**CHECK YOUR UNDERSTANDING**
**A)** Set down the part of the Saturn rings article from "New NASA research" to "Saturn’s magnetic field.", word for word.
**B)** Say whether each statement agrees with the Saturn rings article, answering yes or no and quoting the deciding words: (i) The Cassini images of April 25, 2016 were taken with the narrow-angle camera. (ii) Ring rain alone would remove the entire ring system in 300 million years. (iii) The trio of dark bands Voyager observed lay at southern mid-latitudes.

**PASSAGE TO READ**
========
NASA Research Reveals Saturn is Losing Its Rings at “Worst-Case-Scenario” Rate

New NASA research confirms that Saturn is losing its iconic rings at the maximum rate estimated from Voyager 1 & 2 observations made decades ago. The rings are being pulled into Saturn by gravity as a dusty rain of ice particles under the influence of Saturn’s magnetic field.



“We estimate that this ‘ring rain’ drains an amount of water products that could fill an Olympic-sized swimming pool from Saturn’s rings in half an hour,” said James O’Donoghue of NASA’s Goddard Space Flight Center in Greenbelt, Maryland. “From this alone, the entire ring system will be gone in 300 million years, but add to this the Cassini-spacecraft measured ring-material detected falling into Saturn’s equator, and the rings have less than 100 million years to live. This is relatively short, compared to Saturn’s age of over 4 billion years.” O’Donoghue is lead author of a study on Saturn’s ring rain appearing in Icarus December 17.

Cassini image of Saturn and its rings
This image was made as the Cassini spacecraft scanned across Saturn and its rings on April 25, 2016, capturing three sets of red, green and blue images to cover this entire scene showing the planet and the main rings. The images were obtained using Cassini's wide-angle camera at a distance of approximately 1.9 million miles (3 million kilometers) from Saturn and at an elevation of about 30 degrees above the ring plane.

Scientists have long wondered if Saturn was formed with the rings or if the planet acquired them later in life. The new research favors the latter scenario, indicating that they are unlikely to be older than 100 million years, as it would take that long for the C-ring to become what it is today assuming it was once as dense as the B-ring. “We are lucky to be around to see Saturn’s ring system, which appears to be in the middle of its lifetime. However, if rings are temporary, perhaps we just missed out on seeing giant ring systems of Jupiter, Uranus and Neptune, which have only thin ringlets today!” O’Donoghue added.

Various theories have been proposed for the ring’s origin. If the planet got them later in life, the rings could have formed when small, icy moons in orbit around Saturn collided, perhaps because their orbits were perturbed by a gravitational tug from a passing asteroid or comet.

Artist's impression of Saturn losing its rings over millions of years

The first hints that ring rain existed came from Voyager observations of seemingly unrelated phenomena: peculiar variations in Saturn’s electrically charged upper atmosphere (ionosphere), density variations in Saturn’s rings, and a trio of narrow dark bands encircling the planet at northern mid-latitudes. These dark bands appeared in images of Saturn’s hazy upper atmosphere (stratosphere) made by NASA’s Voyager 2 mission in 1981.
========
**RECORDED DATA**
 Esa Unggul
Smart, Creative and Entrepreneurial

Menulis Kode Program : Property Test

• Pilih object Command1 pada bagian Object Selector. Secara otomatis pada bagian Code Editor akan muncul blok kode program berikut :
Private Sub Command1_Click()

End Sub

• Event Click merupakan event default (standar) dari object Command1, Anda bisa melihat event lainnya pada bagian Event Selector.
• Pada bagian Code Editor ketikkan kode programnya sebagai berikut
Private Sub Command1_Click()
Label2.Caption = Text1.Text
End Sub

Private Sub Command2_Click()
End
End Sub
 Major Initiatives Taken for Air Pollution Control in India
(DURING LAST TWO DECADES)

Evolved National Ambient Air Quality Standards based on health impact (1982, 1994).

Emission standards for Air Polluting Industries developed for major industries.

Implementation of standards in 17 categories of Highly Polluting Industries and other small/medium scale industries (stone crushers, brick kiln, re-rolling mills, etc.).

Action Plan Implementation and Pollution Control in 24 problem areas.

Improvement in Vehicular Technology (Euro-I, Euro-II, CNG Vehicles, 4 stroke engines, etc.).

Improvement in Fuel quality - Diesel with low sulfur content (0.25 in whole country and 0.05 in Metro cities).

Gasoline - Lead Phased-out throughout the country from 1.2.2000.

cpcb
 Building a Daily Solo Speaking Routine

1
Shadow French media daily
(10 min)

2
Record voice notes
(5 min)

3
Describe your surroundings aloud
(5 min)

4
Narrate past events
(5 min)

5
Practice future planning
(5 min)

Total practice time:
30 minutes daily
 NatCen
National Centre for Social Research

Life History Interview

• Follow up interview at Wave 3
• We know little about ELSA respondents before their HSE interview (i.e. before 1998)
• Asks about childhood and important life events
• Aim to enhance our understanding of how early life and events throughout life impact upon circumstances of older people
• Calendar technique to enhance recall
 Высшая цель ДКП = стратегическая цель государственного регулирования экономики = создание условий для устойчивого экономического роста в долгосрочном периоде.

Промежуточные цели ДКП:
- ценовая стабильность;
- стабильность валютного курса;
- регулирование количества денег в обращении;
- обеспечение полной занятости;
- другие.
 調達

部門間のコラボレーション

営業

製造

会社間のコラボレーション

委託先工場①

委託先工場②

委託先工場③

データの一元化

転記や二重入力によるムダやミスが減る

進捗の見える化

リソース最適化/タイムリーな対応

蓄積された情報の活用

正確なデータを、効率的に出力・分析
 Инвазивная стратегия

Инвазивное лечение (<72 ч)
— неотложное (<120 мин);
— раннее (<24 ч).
========
**ANSWERS BY ITEM**
**A)**
New NASA research confirms that Saturn is losing its iconic rings at the maximum rate estimated from Voyager 1 & 2 observations made decades ago. The rings are being pulled into Saturn by gravity as a dusty rain of ice particles under the influence of Saturn’s magnetic field.

**B)**
(i) No: "The images were obtained using Cassini's wide-angle camera"
(ii) Yes: "From this alone, the entire ring system will be gone in 300 million years"
(iii) No: "a trio of narrow dark bands encircling the planet at northern mid-latitudes"